:: RECORDS FOR THE EXERCISE
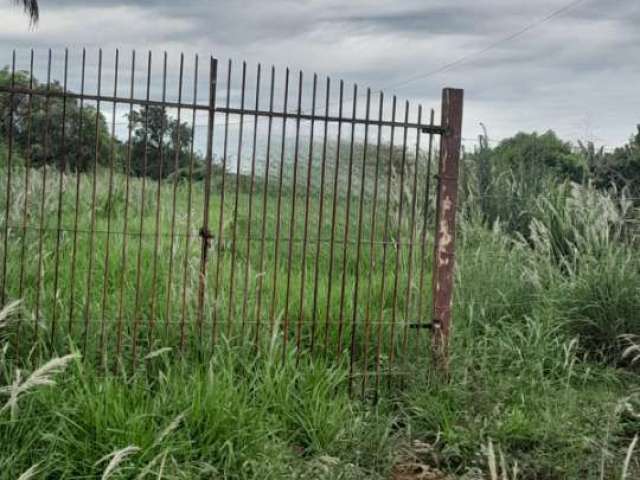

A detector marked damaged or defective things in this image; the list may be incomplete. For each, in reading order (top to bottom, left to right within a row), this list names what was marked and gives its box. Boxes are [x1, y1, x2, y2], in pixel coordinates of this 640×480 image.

rusty metal gate [0, 48, 460, 394]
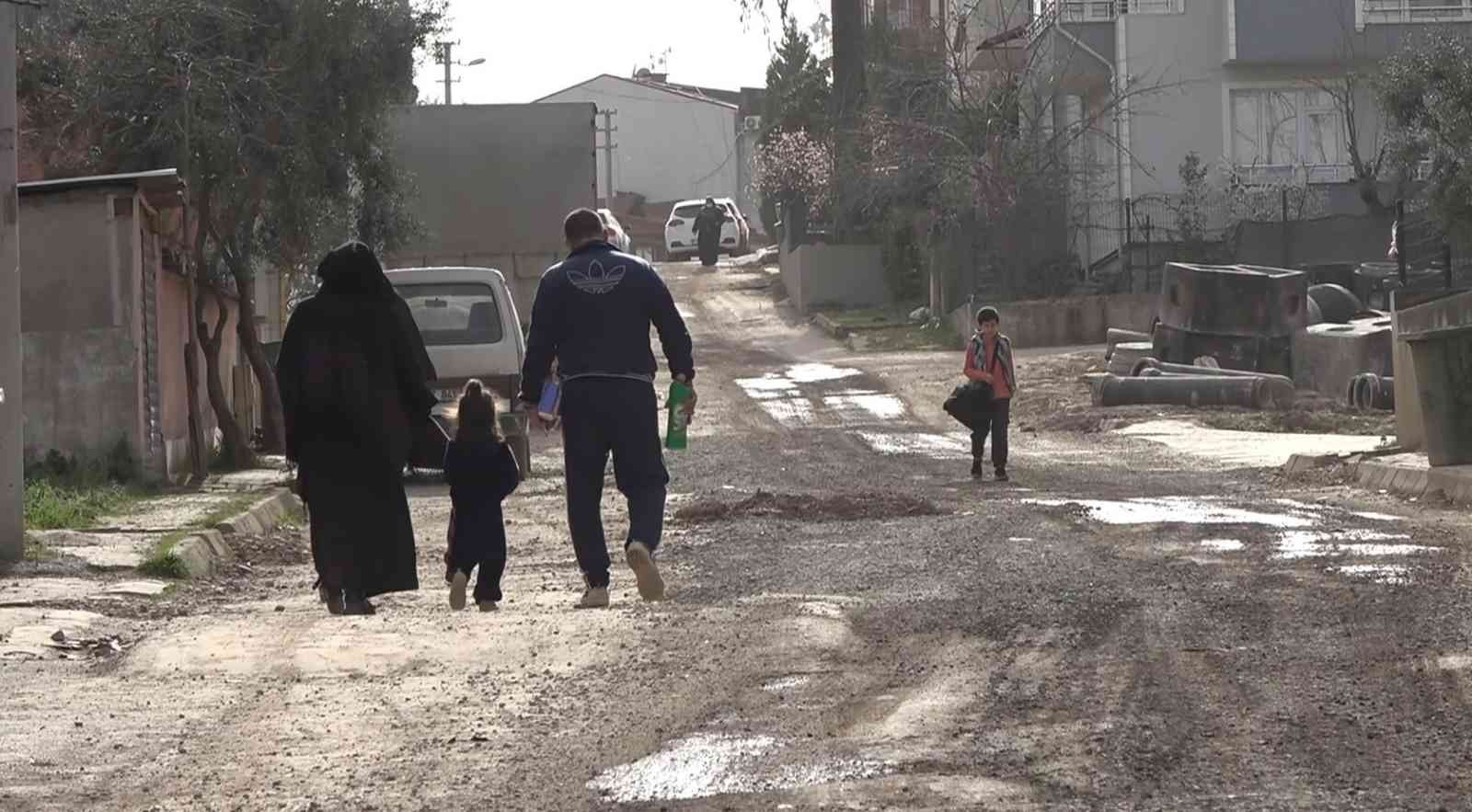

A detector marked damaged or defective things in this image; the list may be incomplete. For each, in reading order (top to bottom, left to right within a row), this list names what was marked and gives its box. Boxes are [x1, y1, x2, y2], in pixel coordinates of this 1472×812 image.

muddy pothole [677, 489, 949, 526]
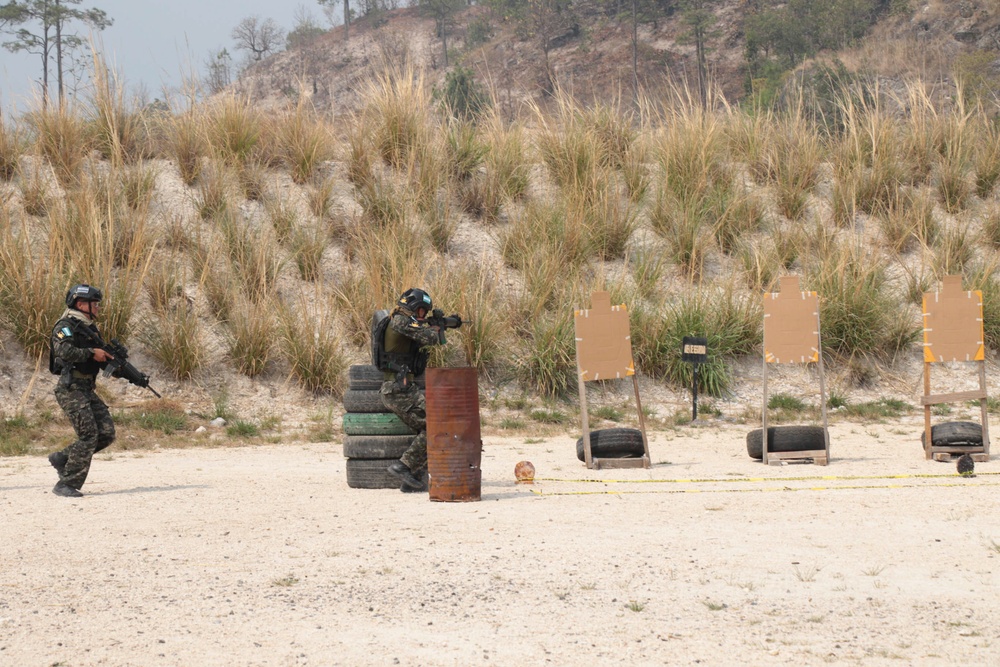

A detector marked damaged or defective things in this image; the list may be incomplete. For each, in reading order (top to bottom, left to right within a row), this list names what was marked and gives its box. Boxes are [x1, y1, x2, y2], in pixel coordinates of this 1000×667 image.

rusty metal barrel [424, 368, 482, 504]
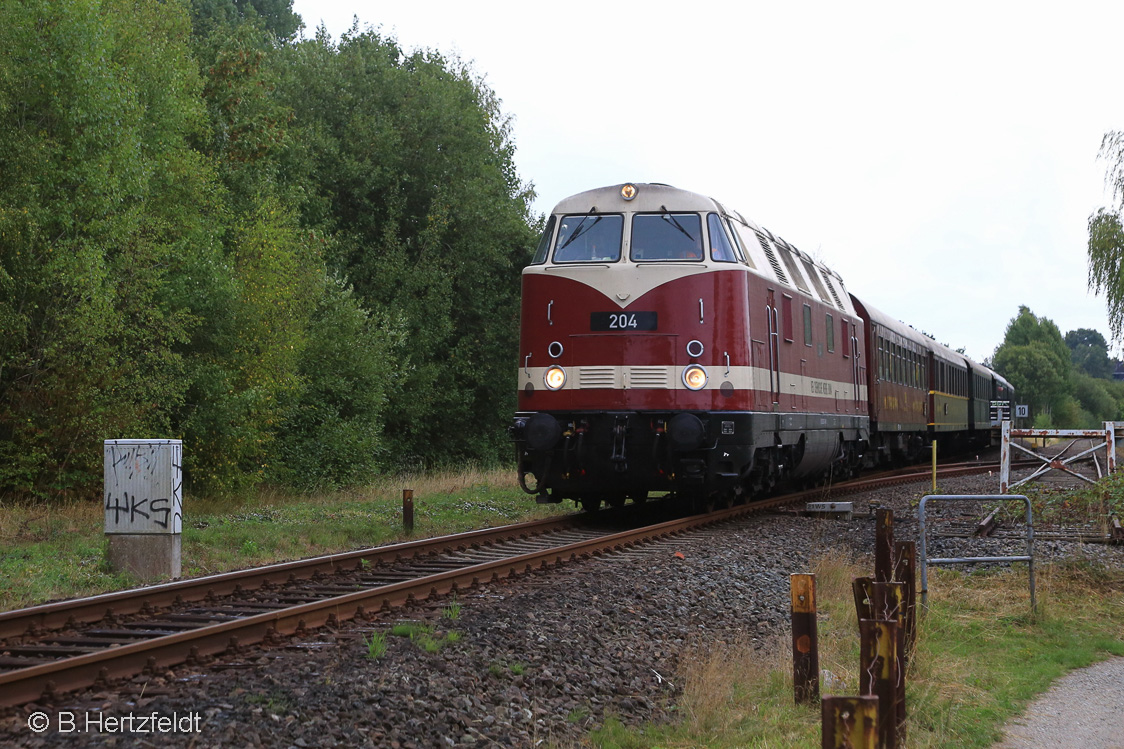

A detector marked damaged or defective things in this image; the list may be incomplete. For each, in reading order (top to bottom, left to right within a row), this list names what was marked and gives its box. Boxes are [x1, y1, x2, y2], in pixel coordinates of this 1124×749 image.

rusty metal post [788, 576, 812, 704]
rusty metal post [812, 696, 876, 748]
rusty metal post [860, 620, 896, 748]
rusty metal post [872, 506, 888, 580]
rusty metal post [888, 540, 916, 652]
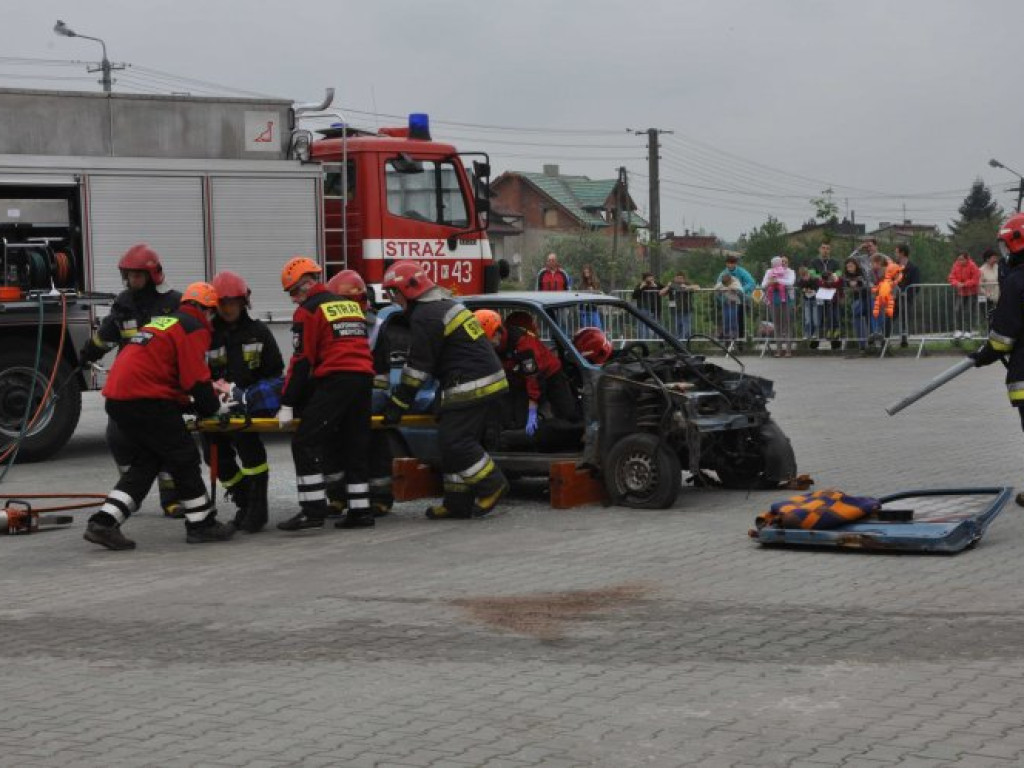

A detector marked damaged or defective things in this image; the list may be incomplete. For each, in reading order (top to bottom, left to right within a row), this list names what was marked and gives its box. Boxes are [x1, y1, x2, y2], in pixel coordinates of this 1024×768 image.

crashed car [376, 292, 800, 508]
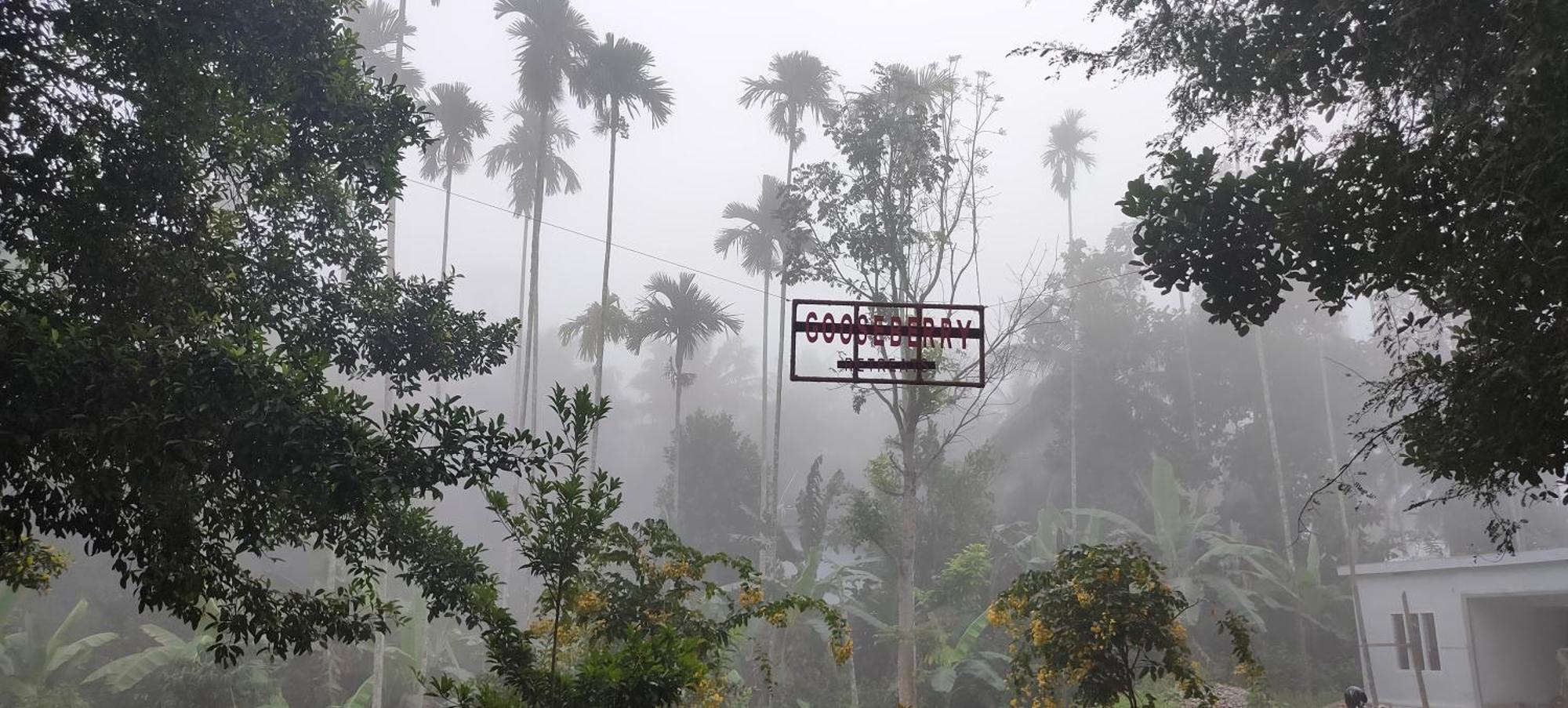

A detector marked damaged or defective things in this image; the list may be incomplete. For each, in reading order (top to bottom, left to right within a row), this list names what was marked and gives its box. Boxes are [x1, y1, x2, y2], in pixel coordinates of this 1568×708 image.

rusty metal signboard [790, 298, 985, 387]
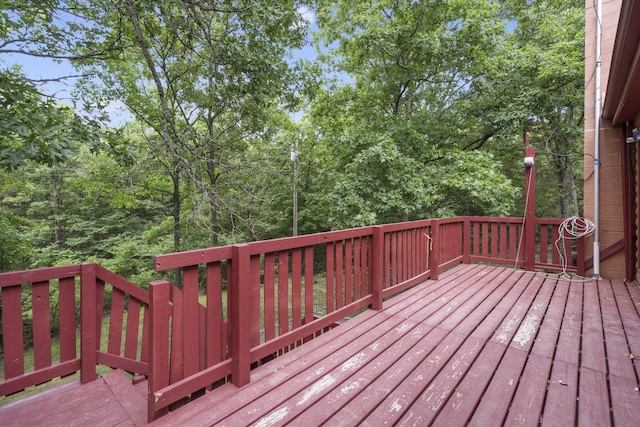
::::
## AIM
Reproduce all of the records above word for word, leaving out the pictures.

## SOLUTION TO THIS EXERCISE
A detector marked damaged or defective things in this image; the list may be incomplete. For each, in reading order (top to bottom, left to right within a row), this list names what was marked and gives its box. Boxes are [x1, y1, x2, y2], in pixel coordinates of this 640×480 image.

rusty metal gate [0, 48, 460, 394]

A detector marked damaged or defective things in this image; the list may be incomplete. For each, in reading order (top to bottom, left to right within a row), this list names what was marked and gives its box. Boxes are [x1, y1, x2, y2], in pixel coordinates of this 1472×812 image.

muddy pothole [677, 489, 949, 526]

A detector marked damaged or defective things in this image; the list may be incomplete. For each, in reading order (top to bottom, left to right within a row), this list names what was marked and gives its box. Boxes are [x1, y1, x2, y2], in pixel coordinates of this 1000×667 image.

rusty metal barrel [424, 368, 482, 504]

A detector marked damaged or defective things in this image; the list may be incomplete. For each, in reading order (top to bottom, left to right within a row), this list names what was marked and gives its box. Boxes are [x1, y1, x2, y2], in pixel coordinates of this 1124×749 image.

rusty metal post [788, 576, 812, 704]
rusty metal post [812, 696, 876, 748]
rusty metal post [860, 620, 896, 748]
rusty metal post [872, 506, 888, 580]
rusty metal post [888, 540, 916, 652]

A detector marked damaged or defective things in this image; the list may be incomplete. For each, in reading order (top to bottom, left to right within a row), this list names what was marked and gives its box. Boxes are [x1, y1, x2, y2], in pixel coordinates of this 1024×768 image.

crashed car [376, 292, 800, 508]

A detector marked damaged or defective things in this image; the list may be incomplete. For each, in reading order (top to bottom, left to right within a row), this list names what was marked and gives its box. Boxes are [x1, y1, x2, y2], in pixel coordinates of this 1568×708 image.

rusty metal signboard [790, 298, 985, 387]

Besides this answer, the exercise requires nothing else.